両片想い政略結婚~執着愛を秘めた御曹司は初恋令嬢を手放さない~
「でも、翔真さんは飲まないから……」
 そう言った私に、悠希が不思議そうな顔をする。
「兄貴、最近飲んでないんだ。普通に酒好きじゃなかった?」
 たしかに、翔真さんは仕事関係のパーティーや食事会ではお酒を飲んで帰って来ることがある。
 だけど家ではまったく飲まないから、好きではないんだと思っていた。
「翔真さん、お酒お好きだったんですね。これからはお酒の用意もしますか?」
「いや。家で飲むつもりはないからいいよ」
 お酒が好きなのに、家では飲むつもりはないなんて。
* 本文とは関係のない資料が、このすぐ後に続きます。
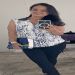 LeeMari67 is Single in Miami, Florida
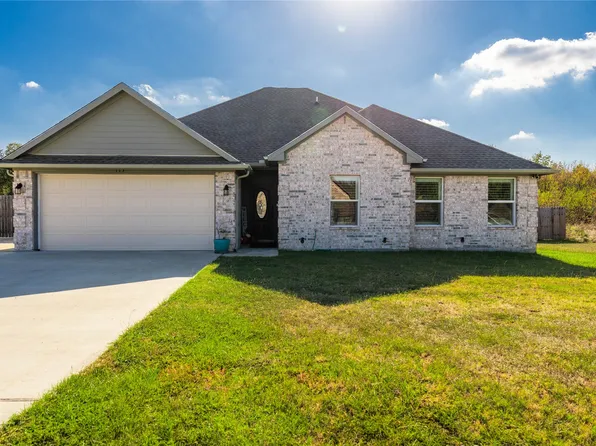 113 Janice Ln, Mabank, TX 75156
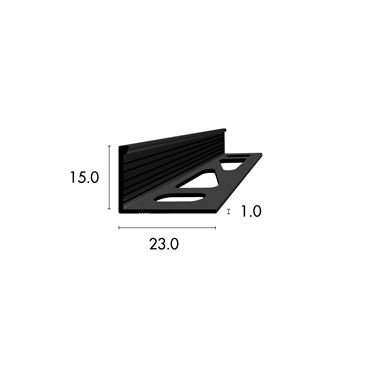b3b527f4-5316-46dd-af6f-1f3ed83d2960.png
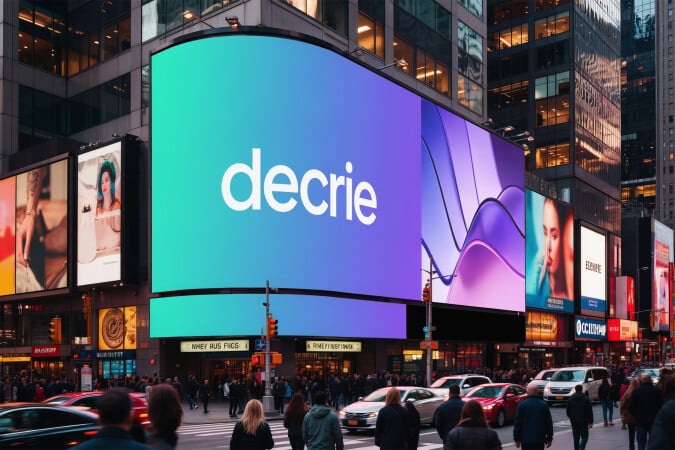 decrie.com image 3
どうしてだろうと不思議に思う。
 私が飲まないから、合わせてくれているのかな。
「私に気を使わなくてもいいんですよ?」
「気を使っているわけじゃないよ。ただ自宅で酒に酔って、万が一理性が効かなくなるような状況になると困るから」
 自宅で理性を保つ必要なんてあるんだろうか。私に気を使わず自然体でリラックスしてくれればいいのに。
「そうだ。余った日本酒は明日うちの実家に持って行こうか」
 翔真さんに提案され、「あ。それがいいですね」とうなずく。
 みんなお酒が好きだから、きっとよろこぶだろう。